▶ _Exercise aim_: Reproduce each of the following lines word for word.

▶ _Records provided_:
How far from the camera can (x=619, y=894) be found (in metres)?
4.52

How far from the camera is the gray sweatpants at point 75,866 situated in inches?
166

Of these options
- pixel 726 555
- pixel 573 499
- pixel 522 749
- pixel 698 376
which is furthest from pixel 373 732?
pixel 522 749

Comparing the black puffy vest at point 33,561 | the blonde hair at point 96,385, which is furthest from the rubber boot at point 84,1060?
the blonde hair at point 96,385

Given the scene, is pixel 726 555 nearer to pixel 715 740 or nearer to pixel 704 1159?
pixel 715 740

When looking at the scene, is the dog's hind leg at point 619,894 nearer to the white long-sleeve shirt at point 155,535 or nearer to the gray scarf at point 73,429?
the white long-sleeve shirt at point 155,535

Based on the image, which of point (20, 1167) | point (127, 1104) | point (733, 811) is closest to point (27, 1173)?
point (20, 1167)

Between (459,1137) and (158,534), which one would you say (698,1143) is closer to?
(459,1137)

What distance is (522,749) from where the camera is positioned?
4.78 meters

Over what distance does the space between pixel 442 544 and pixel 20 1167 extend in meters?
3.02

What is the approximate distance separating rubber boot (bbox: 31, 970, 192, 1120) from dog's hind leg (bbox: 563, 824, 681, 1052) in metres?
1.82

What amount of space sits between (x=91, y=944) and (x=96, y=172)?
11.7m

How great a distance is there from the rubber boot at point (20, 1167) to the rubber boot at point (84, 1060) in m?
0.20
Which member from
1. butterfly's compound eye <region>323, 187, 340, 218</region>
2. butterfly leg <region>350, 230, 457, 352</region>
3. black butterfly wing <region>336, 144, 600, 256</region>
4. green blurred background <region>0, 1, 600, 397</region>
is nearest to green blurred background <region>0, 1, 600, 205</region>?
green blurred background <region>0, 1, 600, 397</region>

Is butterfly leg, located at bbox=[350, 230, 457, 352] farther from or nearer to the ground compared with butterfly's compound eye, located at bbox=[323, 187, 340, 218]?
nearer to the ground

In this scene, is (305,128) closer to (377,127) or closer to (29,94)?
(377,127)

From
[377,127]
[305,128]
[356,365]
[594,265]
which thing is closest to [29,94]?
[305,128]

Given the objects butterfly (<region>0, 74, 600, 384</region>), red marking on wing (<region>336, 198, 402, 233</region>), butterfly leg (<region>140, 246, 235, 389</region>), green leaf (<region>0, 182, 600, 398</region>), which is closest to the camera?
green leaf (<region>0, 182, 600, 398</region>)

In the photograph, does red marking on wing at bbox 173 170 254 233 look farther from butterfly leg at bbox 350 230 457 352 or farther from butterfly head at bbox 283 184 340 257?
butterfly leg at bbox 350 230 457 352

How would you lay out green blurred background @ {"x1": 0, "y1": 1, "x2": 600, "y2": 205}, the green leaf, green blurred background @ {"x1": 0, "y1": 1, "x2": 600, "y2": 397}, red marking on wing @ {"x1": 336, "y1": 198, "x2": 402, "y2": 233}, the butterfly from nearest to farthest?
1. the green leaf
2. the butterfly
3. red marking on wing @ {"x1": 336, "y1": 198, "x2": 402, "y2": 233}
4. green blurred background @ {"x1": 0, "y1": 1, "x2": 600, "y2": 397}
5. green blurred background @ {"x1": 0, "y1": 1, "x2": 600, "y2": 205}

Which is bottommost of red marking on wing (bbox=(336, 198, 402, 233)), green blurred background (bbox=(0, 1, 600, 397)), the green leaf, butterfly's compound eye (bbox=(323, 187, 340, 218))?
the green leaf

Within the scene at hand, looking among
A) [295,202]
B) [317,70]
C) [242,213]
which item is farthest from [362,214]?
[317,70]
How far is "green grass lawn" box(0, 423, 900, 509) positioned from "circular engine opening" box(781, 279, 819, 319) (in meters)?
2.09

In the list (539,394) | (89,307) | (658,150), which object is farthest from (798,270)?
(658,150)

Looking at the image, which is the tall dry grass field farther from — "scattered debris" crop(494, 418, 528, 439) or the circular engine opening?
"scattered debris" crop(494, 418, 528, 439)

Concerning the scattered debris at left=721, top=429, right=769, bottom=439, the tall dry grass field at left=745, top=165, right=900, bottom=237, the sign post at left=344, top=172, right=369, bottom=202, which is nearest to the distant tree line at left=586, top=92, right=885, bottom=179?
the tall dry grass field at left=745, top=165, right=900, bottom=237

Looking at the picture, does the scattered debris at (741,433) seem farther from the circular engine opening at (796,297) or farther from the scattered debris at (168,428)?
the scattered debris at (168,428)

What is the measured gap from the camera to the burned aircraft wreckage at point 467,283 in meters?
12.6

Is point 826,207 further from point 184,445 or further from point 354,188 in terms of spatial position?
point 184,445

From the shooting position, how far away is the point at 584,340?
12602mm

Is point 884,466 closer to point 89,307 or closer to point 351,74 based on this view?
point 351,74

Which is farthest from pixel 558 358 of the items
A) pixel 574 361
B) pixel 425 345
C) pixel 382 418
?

▶ _Solution to the exercise_:
How far from the camera can (x=619, y=894) be found (in metres)?
4.52

How far from the camera is the gray sweatpants at point 75,866 situated in inches?
166

Of these options
- pixel 726 555
- pixel 573 499
- pixel 522 749
- pixel 698 376
which is furthest from pixel 373 732?
pixel 522 749

Comparing the black puffy vest at point 33,561 | the blonde hair at point 96,385, which is furthest from the rubber boot at point 84,1060?
the blonde hair at point 96,385

Given the scene, is pixel 726 555 nearer to pixel 715 740 or nearer to pixel 704 1159?
pixel 715 740

When looking at the scene, is the dog's hind leg at point 619,894 nearer to the white long-sleeve shirt at point 155,535 or nearer to the gray scarf at point 73,429?
the white long-sleeve shirt at point 155,535

Based on the image, which of point (20, 1167) | point (127, 1104) | point (733, 811) is closest to point (27, 1173)?
point (20, 1167)

Between (459,1137) and (158,534), which one would you say (698,1143) is closer to?
(459,1137)

What distance is (522,749) from where the camera is positioned?
4.78 meters

Over what distance does the space between pixel 442 544 and pixel 20 1167 extend in meters?
3.02

What is the approximate distance separating rubber boot (bbox: 31, 970, 192, 1120) from dog's hind leg (bbox: 563, 824, 681, 1052) in metres?
1.82

What amount of space sits between (x=91, y=944) and (x=96, y=172)?
11.7m

How great a distance is there from the rubber boot at point (20, 1167) to the rubber boot at point (84, 1060) in m?
0.20
Which member from
1. butterfly's compound eye <region>323, 187, 340, 218</region>
2. butterfly leg <region>350, 230, 457, 352</region>
3. black butterfly wing <region>336, 144, 600, 256</region>
4. green blurred background <region>0, 1, 600, 397</region>
is nearest to green blurred background <region>0, 1, 600, 205</region>?
green blurred background <region>0, 1, 600, 397</region>

Is butterfly leg, located at bbox=[350, 230, 457, 352] farther from or nearer to the ground compared with butterfly's compound eye, located at bbox=[323, 187, 340, 218]?
nearer to the ground

In this scene, is (305,128) closer to (377,127) or closer to (29,94)?
(377,127)

From
[377,127]
[305,128]
[356,365]
[594,265]
which thing is closest to [29,94]?
[305,128]

Given the objects butterfly (<region>0, 74, 600, 384</region>), red marking on wing (<region>336, 198, 402, 233</region>), butterfly leg (<region>140, 246, 235, 389</region>), green leaf (<region>0, 182, 600, 398</region>), which is closest to the camera?
green leaf (<region>0, 182, 600, 398</region>)

In the photograph, does red marking on wing at bbox 173 170 254 233 look farther from butterfly leg at bbox 350 230 457 352 or farther from butterfly head at bbox 283 184 340 257?
butterfly leg at bbox 350 230 457 352

How would you lay out green blurred background @ {"x1": 0, "y1": 1, "x2": 600, "y2": 205}, the green leaf, green blurred background @ {"x1": 0, "y1": 1, "x2": 600, "y2": 397}, red marking on wing @ {"x1": 336, "y1": 198, "x2": 402, "y2": 233}, the butterfly from nearest to farthest?
1. the green leaf
2. the butterfly
3. red marking on wing @ {"x1": 336, "y1": 198, "x2": 402, "y2": 233}
4. green blurred background @ {"x1": 0, "y1": 1, "x2": 600, "y2": 397}
5. green blurred background @ {"x1": 0, "y1": 1, "x2": 600, "y2": 205}

Which is bottommost of red marking on wing (bbox=(336, 198, 402, 233)), green blurred background (bbox=(0, 1, 600, 397)), the green leaf, butterfly's compound eye (bbox=(323, 187, 340, 218))?
the green leaf

Within the scene at hand, looking among
A) [295,202]
B) [317,70]
C) [242,213]
which item is farthest from [362,214]?
[317,70]
How far is "green grass lawn" box(0, 423, 900, 509) positioned from "circular engine opening" box(781, 279, 819, 319) (in meters)?
2.09

In the list (539,394) | (89,307) | (658,150), which object is farthest from (798,270)?
(658,150)

Looking at the image, which is the tall dry grass field farther from — "scattered debris" crop(494, 418, 528, 439) or the circular engine opening?
"scattered debris" crop(494, 418, 528, 439)

Concerning the scattered debris at left=721, top=429, right=769, bottom=439, the tall dry grass field at left=745, top=165, right=900, bottom=237, the sign post at left=344, top=172, right=369, bottom=202, which is nearest to the distant tree line at left=586, top=92, right=885, bottom=179?
the tall dry grass field at left=745, top=165, right=900, bottom=237

Looking at the picture, does the scattered debris at (741,433) seem farther from the circular engine opening at (796,297) or farther from the scattered debris at (168,428)?
the scattered debris at (168,428)

What is the measured gap from the camera to the burned aircraft wreckage at point 467,283 in meters?
12.6

Is point 826,207 further from point 184,445 or further from point 354,188 in terms of spatial position?
point 184,445

From the shooting position, how far away is the point at 584,340?
12602mm

Is point 884,466 closer to point 89,307 or closer to point 351,74 based on this view?
point 351,74

Which is farthest from pixel 558 358 of the items
A) pixel 574 361
B) pixel 425 345
C) pixel 382 418
?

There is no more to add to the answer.